Material for this task

======

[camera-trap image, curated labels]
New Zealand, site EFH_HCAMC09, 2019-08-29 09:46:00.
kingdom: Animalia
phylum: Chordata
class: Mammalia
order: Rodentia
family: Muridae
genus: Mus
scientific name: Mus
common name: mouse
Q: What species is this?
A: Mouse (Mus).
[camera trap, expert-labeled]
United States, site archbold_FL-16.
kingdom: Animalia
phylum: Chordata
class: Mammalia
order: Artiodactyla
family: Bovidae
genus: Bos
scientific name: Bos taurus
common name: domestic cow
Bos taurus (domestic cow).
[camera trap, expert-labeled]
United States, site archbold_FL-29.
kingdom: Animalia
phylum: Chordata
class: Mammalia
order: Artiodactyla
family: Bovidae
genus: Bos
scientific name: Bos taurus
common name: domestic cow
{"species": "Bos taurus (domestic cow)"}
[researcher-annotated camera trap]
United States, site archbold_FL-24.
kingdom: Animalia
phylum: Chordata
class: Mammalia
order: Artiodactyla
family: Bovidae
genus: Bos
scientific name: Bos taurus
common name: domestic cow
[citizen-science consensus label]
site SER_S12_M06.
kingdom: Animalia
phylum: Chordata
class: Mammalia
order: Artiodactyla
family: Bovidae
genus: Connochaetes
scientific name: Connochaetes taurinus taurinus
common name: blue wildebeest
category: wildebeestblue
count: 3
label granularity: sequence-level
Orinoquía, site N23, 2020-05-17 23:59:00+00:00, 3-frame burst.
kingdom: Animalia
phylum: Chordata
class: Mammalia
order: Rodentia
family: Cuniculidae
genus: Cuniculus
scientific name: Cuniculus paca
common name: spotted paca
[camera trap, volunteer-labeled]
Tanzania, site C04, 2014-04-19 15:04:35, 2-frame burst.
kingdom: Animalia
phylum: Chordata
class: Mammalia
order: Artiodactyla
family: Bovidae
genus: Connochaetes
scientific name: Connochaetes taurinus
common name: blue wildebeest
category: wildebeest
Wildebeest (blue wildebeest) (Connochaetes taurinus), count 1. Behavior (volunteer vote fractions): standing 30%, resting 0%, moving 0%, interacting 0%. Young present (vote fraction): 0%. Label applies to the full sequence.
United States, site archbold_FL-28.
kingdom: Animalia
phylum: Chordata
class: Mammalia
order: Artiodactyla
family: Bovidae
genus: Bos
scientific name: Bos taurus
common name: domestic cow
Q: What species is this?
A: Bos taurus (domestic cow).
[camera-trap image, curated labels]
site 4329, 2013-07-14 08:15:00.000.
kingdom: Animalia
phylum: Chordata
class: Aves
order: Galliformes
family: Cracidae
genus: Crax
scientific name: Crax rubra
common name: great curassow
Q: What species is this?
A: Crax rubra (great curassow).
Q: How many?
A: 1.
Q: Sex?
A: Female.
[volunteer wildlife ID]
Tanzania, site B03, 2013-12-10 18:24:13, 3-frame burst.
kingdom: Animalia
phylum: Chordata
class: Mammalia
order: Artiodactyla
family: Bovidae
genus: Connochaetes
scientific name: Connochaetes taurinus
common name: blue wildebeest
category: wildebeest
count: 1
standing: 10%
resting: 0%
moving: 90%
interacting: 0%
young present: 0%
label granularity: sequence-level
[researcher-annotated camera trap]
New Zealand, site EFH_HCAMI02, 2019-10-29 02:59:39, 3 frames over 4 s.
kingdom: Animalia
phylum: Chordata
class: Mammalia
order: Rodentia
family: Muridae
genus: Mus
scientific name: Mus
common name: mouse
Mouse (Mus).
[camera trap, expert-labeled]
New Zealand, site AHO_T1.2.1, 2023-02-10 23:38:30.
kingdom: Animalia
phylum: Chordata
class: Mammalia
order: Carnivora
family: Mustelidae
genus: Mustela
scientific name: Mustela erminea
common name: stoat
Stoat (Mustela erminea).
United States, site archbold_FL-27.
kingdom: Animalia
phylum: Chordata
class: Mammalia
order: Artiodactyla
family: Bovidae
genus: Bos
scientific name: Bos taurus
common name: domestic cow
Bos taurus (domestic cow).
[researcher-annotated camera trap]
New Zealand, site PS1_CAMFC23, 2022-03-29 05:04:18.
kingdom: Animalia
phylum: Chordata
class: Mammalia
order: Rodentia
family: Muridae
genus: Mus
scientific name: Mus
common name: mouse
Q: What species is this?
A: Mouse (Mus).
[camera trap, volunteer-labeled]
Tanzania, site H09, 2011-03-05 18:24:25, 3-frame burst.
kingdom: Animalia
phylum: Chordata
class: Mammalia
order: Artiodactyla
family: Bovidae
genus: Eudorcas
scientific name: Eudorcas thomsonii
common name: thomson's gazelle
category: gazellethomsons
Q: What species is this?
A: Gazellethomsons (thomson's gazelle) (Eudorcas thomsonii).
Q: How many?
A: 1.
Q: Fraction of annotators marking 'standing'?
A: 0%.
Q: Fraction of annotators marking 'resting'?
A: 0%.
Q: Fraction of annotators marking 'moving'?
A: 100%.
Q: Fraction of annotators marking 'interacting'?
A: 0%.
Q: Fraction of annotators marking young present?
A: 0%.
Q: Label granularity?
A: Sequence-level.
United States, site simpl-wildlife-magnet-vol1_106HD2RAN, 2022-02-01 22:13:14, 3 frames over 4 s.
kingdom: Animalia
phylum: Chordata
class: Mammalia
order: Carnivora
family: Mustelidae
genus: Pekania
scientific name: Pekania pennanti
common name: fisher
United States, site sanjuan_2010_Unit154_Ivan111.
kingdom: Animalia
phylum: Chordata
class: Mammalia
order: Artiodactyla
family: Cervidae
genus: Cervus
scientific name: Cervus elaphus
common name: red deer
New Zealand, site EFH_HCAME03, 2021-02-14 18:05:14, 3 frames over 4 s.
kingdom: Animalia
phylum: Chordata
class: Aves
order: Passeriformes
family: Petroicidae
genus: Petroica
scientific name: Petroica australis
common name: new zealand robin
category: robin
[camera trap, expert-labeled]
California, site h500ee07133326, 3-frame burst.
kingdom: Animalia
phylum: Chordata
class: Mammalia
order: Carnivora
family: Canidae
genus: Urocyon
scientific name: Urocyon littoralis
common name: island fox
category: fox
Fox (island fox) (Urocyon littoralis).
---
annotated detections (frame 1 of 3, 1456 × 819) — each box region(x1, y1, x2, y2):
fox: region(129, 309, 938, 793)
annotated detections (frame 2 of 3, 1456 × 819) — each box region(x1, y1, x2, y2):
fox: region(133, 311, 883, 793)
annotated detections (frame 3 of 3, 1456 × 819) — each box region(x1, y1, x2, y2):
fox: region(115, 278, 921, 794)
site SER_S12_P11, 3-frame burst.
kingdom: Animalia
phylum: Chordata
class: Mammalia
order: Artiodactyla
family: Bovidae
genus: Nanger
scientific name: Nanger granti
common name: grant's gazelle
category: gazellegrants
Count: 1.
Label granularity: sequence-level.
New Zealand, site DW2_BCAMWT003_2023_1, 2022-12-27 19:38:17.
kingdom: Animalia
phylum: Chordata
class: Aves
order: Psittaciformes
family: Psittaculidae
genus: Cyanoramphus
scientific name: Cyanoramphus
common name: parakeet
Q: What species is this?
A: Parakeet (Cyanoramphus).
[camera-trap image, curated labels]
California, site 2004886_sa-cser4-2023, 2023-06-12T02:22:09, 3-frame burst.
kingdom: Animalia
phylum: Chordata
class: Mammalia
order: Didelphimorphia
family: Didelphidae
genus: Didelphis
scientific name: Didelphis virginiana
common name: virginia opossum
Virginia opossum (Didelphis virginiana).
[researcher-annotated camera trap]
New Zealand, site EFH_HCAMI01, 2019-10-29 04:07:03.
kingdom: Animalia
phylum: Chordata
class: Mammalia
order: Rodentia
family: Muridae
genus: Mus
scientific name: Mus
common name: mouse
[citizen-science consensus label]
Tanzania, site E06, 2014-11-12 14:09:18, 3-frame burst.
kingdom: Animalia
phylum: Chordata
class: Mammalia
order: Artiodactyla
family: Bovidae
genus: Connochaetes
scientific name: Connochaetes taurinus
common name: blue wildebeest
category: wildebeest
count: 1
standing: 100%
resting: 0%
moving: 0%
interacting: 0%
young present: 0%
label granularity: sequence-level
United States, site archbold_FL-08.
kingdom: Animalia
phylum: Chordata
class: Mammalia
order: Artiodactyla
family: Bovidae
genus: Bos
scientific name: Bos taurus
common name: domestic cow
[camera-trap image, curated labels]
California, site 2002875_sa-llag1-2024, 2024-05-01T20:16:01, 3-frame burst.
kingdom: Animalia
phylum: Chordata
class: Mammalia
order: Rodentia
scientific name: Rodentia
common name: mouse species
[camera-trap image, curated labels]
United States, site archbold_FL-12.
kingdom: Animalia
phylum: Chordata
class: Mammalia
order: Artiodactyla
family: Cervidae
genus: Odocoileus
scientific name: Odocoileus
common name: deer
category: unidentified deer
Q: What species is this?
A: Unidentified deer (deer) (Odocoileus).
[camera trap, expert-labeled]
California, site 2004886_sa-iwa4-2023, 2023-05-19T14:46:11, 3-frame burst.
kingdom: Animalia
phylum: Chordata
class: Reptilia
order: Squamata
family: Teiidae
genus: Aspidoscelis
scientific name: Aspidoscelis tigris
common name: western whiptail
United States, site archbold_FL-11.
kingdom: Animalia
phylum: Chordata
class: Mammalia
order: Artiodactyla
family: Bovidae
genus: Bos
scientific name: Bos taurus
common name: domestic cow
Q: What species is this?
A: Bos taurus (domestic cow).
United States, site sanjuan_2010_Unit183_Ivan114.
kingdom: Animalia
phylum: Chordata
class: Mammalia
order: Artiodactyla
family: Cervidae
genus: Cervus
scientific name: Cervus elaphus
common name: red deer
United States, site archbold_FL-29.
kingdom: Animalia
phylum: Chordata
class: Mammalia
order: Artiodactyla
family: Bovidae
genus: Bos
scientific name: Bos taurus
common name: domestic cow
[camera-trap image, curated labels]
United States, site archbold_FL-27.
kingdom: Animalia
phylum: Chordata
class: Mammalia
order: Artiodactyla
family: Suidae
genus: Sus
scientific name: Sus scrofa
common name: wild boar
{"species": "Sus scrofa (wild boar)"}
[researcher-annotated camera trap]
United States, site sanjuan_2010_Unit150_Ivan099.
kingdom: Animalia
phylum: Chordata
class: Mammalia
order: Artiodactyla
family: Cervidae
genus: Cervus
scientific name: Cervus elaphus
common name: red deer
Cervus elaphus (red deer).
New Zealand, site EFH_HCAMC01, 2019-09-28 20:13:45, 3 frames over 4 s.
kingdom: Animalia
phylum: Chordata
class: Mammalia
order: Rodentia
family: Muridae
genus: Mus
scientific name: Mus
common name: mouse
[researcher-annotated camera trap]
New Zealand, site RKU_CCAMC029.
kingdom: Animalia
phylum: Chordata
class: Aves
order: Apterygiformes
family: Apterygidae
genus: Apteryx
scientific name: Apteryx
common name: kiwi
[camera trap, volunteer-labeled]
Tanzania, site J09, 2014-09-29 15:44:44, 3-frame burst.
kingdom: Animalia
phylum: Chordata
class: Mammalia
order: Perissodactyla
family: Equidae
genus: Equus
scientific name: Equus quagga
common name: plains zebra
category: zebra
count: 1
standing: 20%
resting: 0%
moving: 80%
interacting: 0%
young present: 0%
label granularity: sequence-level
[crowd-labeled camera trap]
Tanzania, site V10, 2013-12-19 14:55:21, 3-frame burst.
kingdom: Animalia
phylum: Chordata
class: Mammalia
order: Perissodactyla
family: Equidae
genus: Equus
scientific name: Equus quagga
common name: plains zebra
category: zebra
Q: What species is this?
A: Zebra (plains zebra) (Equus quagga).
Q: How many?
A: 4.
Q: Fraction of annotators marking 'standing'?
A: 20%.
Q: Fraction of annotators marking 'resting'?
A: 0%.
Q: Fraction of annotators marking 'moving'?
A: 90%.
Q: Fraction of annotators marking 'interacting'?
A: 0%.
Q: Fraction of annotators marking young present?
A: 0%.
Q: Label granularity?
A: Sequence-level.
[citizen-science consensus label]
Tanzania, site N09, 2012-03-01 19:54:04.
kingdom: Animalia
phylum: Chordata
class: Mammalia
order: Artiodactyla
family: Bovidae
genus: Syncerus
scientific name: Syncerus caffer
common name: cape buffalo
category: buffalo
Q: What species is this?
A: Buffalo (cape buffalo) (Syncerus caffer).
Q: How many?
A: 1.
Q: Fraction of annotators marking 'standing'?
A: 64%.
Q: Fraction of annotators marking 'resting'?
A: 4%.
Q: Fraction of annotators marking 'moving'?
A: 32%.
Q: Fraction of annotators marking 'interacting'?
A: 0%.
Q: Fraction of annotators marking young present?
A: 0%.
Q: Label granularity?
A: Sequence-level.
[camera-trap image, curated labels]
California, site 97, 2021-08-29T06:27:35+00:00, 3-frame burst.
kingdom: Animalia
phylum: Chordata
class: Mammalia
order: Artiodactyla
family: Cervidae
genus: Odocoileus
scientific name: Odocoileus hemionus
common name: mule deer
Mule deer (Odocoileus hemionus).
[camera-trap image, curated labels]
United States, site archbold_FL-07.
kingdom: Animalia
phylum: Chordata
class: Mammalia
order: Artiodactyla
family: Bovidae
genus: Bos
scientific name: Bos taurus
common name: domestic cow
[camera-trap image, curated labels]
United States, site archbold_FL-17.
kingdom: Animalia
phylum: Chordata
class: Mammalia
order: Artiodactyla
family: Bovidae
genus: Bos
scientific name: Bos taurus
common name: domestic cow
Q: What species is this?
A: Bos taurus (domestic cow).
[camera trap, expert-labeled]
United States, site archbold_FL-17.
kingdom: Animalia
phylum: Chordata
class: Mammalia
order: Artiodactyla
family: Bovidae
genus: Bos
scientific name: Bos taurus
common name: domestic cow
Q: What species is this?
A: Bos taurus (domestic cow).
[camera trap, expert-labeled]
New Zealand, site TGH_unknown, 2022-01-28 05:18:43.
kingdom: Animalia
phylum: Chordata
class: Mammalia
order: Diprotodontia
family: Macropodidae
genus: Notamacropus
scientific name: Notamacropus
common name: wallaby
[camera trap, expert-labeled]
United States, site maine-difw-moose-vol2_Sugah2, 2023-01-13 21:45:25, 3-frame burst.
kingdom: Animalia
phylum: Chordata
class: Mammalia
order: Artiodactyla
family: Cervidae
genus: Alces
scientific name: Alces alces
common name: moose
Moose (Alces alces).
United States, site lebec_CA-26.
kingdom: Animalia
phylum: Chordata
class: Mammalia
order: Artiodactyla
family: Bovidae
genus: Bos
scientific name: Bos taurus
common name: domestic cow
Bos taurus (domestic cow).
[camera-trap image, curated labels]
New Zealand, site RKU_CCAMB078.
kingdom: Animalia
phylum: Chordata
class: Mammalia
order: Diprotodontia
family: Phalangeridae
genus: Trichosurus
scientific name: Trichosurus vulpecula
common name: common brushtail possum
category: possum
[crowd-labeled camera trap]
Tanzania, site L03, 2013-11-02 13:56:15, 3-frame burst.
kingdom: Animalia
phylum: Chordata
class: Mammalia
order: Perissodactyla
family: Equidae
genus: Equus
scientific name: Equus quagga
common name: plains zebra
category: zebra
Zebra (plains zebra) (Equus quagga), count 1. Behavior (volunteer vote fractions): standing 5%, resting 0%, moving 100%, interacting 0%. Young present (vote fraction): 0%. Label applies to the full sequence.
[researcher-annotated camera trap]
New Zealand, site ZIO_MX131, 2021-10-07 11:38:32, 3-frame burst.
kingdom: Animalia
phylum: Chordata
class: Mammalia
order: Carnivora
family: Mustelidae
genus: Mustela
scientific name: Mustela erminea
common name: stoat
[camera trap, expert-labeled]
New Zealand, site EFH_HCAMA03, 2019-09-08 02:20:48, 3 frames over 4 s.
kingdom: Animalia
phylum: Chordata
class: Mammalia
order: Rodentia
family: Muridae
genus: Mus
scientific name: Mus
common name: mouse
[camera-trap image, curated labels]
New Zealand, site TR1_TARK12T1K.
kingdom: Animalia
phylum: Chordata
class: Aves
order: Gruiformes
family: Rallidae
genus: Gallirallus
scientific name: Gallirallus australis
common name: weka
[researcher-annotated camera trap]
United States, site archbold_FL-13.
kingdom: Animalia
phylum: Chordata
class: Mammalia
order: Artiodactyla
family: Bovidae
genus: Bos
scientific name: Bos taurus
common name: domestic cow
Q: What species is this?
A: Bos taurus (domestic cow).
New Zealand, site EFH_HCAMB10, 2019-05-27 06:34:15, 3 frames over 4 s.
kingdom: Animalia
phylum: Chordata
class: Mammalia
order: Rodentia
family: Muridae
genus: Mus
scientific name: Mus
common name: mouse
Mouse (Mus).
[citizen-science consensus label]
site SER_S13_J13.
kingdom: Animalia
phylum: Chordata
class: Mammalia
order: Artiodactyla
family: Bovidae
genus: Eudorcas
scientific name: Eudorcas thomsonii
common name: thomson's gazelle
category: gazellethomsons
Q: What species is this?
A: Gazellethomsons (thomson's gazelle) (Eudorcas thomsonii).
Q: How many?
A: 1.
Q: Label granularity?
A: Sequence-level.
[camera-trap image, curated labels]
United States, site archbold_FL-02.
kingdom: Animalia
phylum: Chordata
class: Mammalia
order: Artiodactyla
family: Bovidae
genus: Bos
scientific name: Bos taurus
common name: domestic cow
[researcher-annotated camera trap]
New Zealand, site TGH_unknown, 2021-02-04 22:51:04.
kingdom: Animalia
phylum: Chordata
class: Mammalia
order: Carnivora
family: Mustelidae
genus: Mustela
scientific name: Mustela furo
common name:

======

The task
Take the lines from the first line of the listing up to and including the line with "genus: Cuniculus" and give them again exactly.

Exercise solution
[camera-trap image, curated labels]
New Zealand, site EFH_HCAMC09, 2019-08-29 09:46:00.
kingdom: Animalia
phylum: Chordata
class: Mammalia
order: Rodentia
family: Muridae
genus: Mus
scientific name: Mus
common name: mouse
Q: What species is this?
A: Mouse (Mus).
[camera trap, expert-labeled]
United States, site archbold_FL-16.
kingdom: Animalia
phylum: Chordata
class: Mammalia
order: Artiodactyla
family: Bovidae
genus: Bos
scientific name: Bos taurus
common name: domestic cow
Bos taurus (domestic cow).
[camera trap, expert-labeled]
United States, site archbold_FL-29.
kingdom: Animalia
phylum: Chordata
class: Mammalia
order: Artiodactyla
family: Bovidae
genus: Bos
scientific name: Bos taurus
common name: domestic cow
{"species": "Bos taurus (domestic cow)"}
[researcher-annotated camera trap]
United States, site archbold_FL-24.
kingdom: Animalia
phylum: Chordata
class: Mammalia
order: Artiodactyla
family: Bovidae
genus: Bos
scientific name: Bos taurus
common name: domestic cow
[citizen-science consensus label]
site SER_S12_M06.
kingdom: Animalia
phylum: Chordata
class: Mammalia
order: Artiodactyla
family: Bovidae
genus: Connochaetes
scientific name: Connochaetes taurinus taurinus
common name: blue wildebeest
category: wildebeestblue
count: 3
label granularity: sequence-level
Orinoquía, site N23, 2020-05-17 23:59:00+00:00, 3-frame burst.
kingdom: Animalia
phylum: Chordata
class: Mammalia
order: Rodentia
family: Cuniculidae
genus: Cuniculus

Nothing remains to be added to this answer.